The launch of the National Logistics Policy on the 17th of September by the honourable Prime Minister Mr. Narendra Modi would provide a much-needed boost towards the logistic infrastructure development in the country. The policy has been launched alongside the ambitious Gati-Shakti Master plan, which aims to address the seamless movement of people and goods in the country by breaking department silos and ensuring the effective realisation of capital investment in the form of infrastructure development. The experts believe that the Logistics policy will tap and address the missing gaps in the logistics connectivity by complementing the Gati-Shakti Master plan and the Sagarmala and Bharatmala initiatives of the government.
At the launch event, the honourable Prime Minister mentioned in his concluding remarks, “The National Logistics Policy has immense potential for the development of infrastructure, for expansion of business, and increasing employment opportunities.
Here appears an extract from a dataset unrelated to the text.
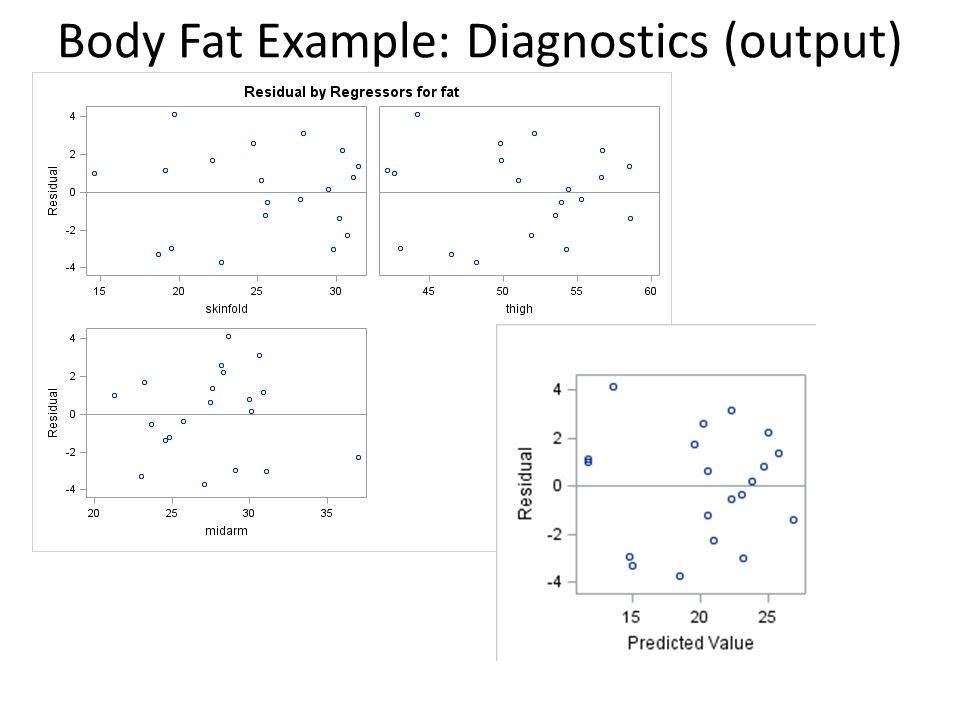 Body Fat Example: Diagnostics (output)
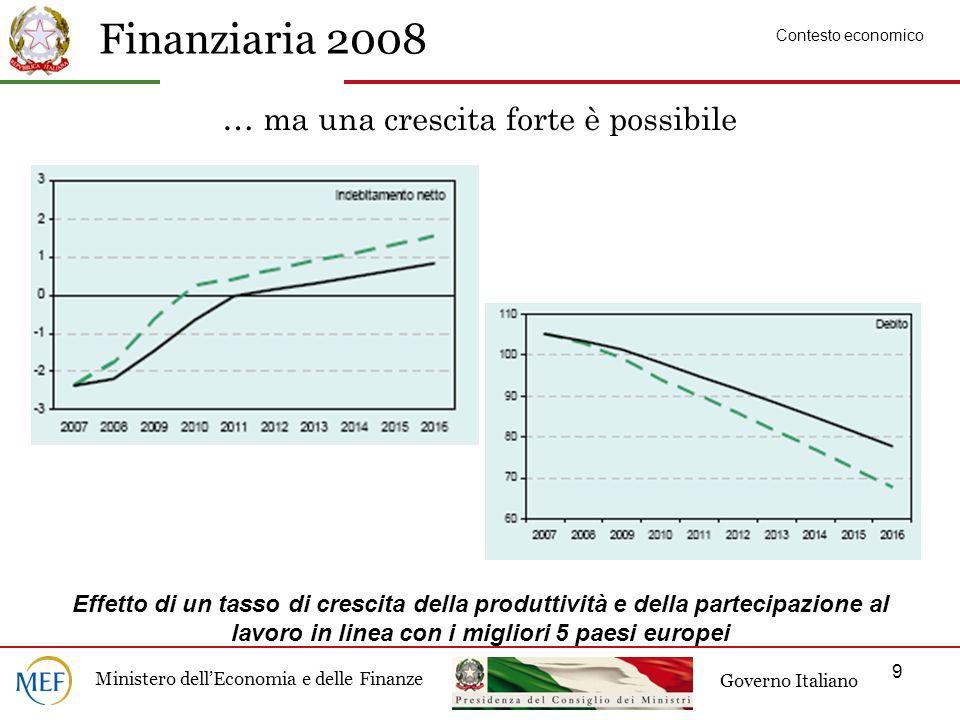 Finanziaria 2008 Ministero dellEconomia e delle Finanze Governo Italiano 9 … ma una crescita forte è possibile Effetto di un tasso di crescita della produttività e della partecipazione al lavoro in linea con i migliori 5 paesi europei Contesto economico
We have to realise these possibilities together,”. He also highlighted that the policy would ensure quick last-mile delivery, end transport-related challenges, save time and money for the manufacturers and prevent wastage of the agro-products. The policy would stimulate and substantiate the performance of other government initiatives like the Production Linked Incentive (PLI) scheme, Make in India, and Aatmanirbhar Bharat Abhiyan, to name a few. This would widen the country’s export potential, making India an emerging manufacturing hub. The provision for the cold chain units and warehousing facilities along the air and rail routes in the policy is expected to address the last mile connectivity of perishable Agri products with ambient environment connectivity.
The policy would be a significant upleap for the agricultural sector, particularly the horticulture sector. The farmers/traders wishing to expand their produce’s marketing opportunities would easily identify and evaluate the presence of road, rail, air, and water connectivity along the transportation route. Also, potential investors would independently ascertain the return on their investments along the supply chain or while developing business opportunities around potential markets/hubs of the horticulture commodities. Efficient market connectivity would help transform semi-urban regional centres into urban areas and strike a balance between the overcrowded urban metro areas, shedding them of enormous pressure and load. With efficient market linkages from farms to the market, the existing Mega Food Parks around the country would also get a boost, leading to the expansion and entry of new hubs and parks around the country. Entities would be incentivised to set up food processing plants in and around the production/harvest regions near the farm gates to reap the optimal cost & time advantage. This would boost the Government of India’s primary focus of promoting Food Processing units in the country. The seamless market linkages would also enable the export potential of various produce, making them competitive in the global market. With so many opportunities opening up, the farmers would be encouraged to increase the production and yield of horticulture crops, enabling them with better price remuneration and an increase in farm income.